Los resultados fueron similares para la fuerza de prensión, una medida utilizada con frecuencia en investigación sobre envejecimiento, funcionalidad y salud muscular.
El análisis conjunto tampoco detectó una ventaja significativa de la proteína animal frente a la vegetal.
Este punto es importante porque preservar músculo después de los 50 no consiste únicamente en observar una cifra de masa magra. La capacidad de generar fuerza y mantener la funcionalidad tiene una relevancia práctica enorme conforme avanzan los años.
Sin embargo, tampoco debemos interpretar la ausencia de diferencias en fuerza de prensión como una demostración de que la fuente de proteína jamás pueda influir en ninguna medida de rendimiento o adaptación muscular. Los propios estudios incluidos fueron heterogéneos y solo siete incorporaron una intervención de ejercicio.
La pequeña ventaja observada para la proteína vegetal
Una de las pocas diferencias detectadas apareció en el colesterol total. El análisis conjunto encontró una reducción marginal favorable a las intervenciones con proteína vegetal.
El tamaño del efecto fue un Hedges' g de -0,31, con un intervalo de confianza del 95% entre -0,62 y -0,00.
A primera vista podría parecer una victoria clara para la proteína vegetal, pero existe un problema importante: la heterogeneidad fue muy alta, con un I² del 86,2%. Esto indica que los resultados variaban considerablemente entre estudios.
Por tanto, la interpretación responsable no es “la proteína vegetal baja el colesterol frente a la animal”, sino algo más prudente: el conjunto de estudios mostró una pequeña señal favorable para colesterol total, pero con una variabilidad elevada que reduce la certeza sobre la magnitud y consistencia del efecto.

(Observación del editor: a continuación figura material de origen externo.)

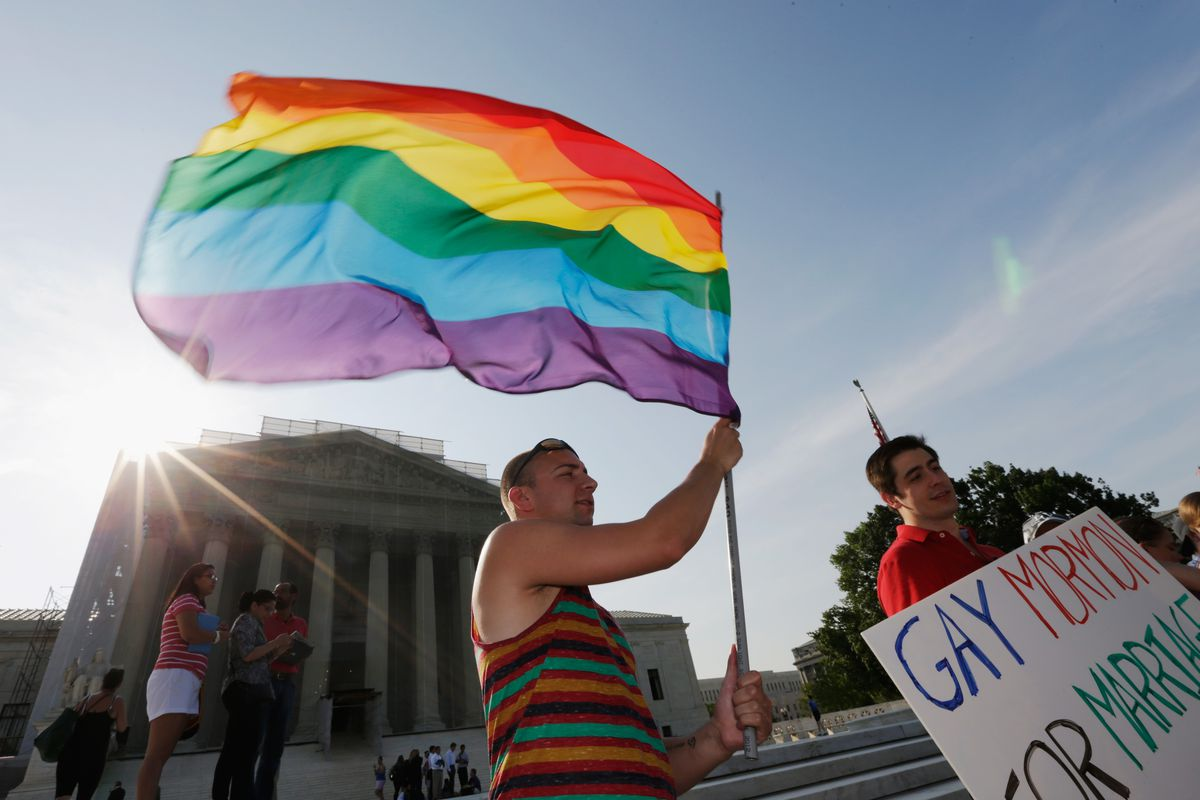 An activist waves an LGBT flag in front of the Supreme Court.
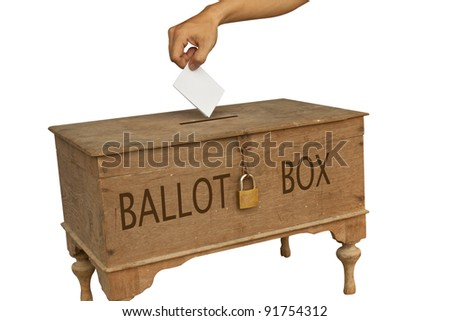 A man's hand putting an envelope in the slot of a box - stock photo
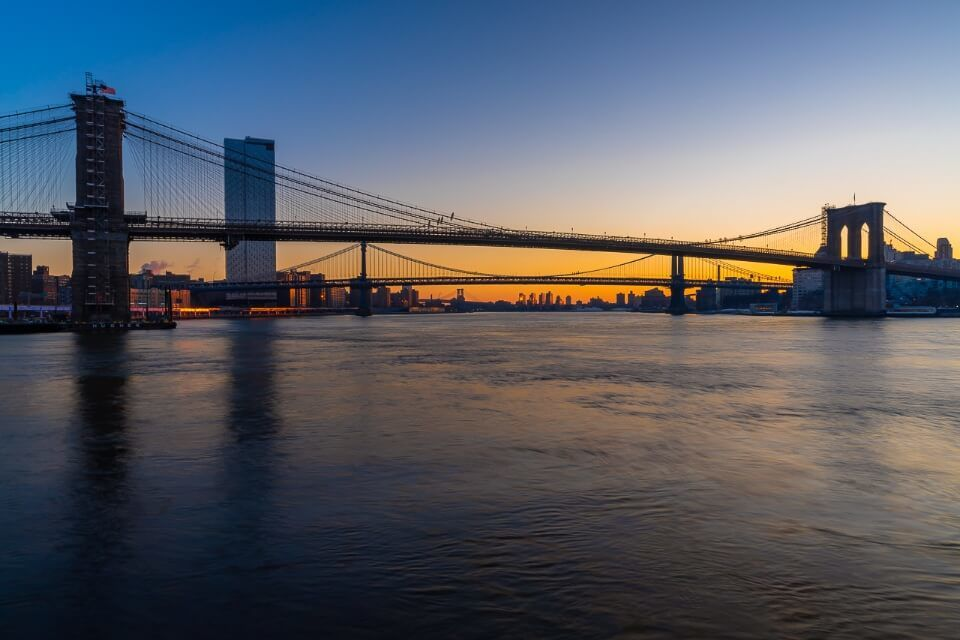 Beautiful photograph of Brooklyn Bridge and Manhattan Bridge from Pier 17 in New York City at dawn just before sunrise orange sky and smooth river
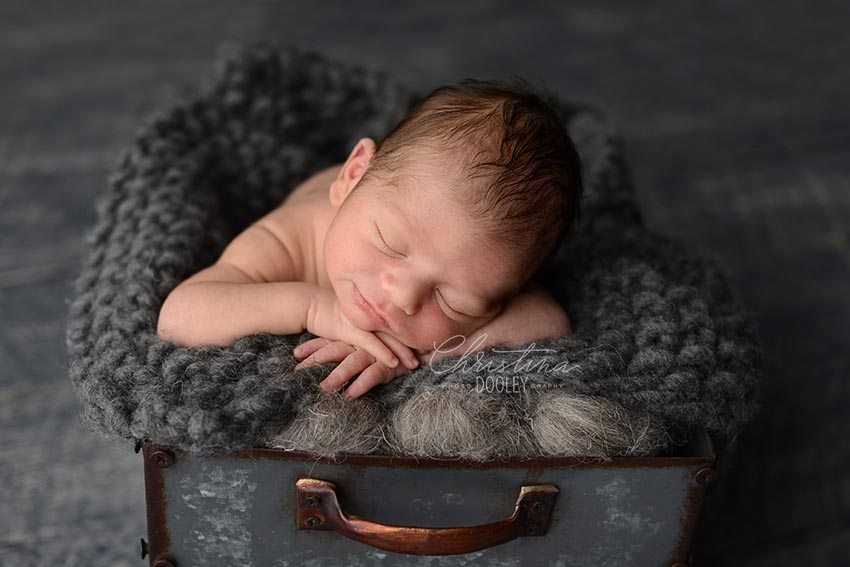 Baby boy posed and photographed in a metal box from JD Vintage Props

Los análisis exploratorios encontraron esa tendencia favorable especialmente en comparaciones con ingestas inferiores a 27 g diarios de proteína vegetal, inferiores a 27 g de proteína animal o sin una intervención de ejercicio. Los propios autores advierten que estos análisis estuvieron acompañados por una heterogeneidad elevada.
La gran limitación: “proteína vegetal” significó sobre todo soja
Esta es probablemente la sección más importante de todo el artículo.
Si alguien lee únicamente el titular “proteína vegetal y animal son iguales después de los 50”, probablemente salga con una conclusión demasiado amplia.
De los 29 ensayos incluidos, 25 utilizaron soja como fuente de proteína vegetal. Es decir, aproximadamente el 86% de los estudios no evaluó una representación amplia del mundo vegetal: evaluó principalmente soja.
Esto importa porque las proteínas vegetales no son una categoría uniforme. Soja, guisante, arroz, trigo, patata, legumbres enteras, cereales y frutos secos tienen perfiles de aminoácidos, digestibilidad y matrices alimentarias diferentes.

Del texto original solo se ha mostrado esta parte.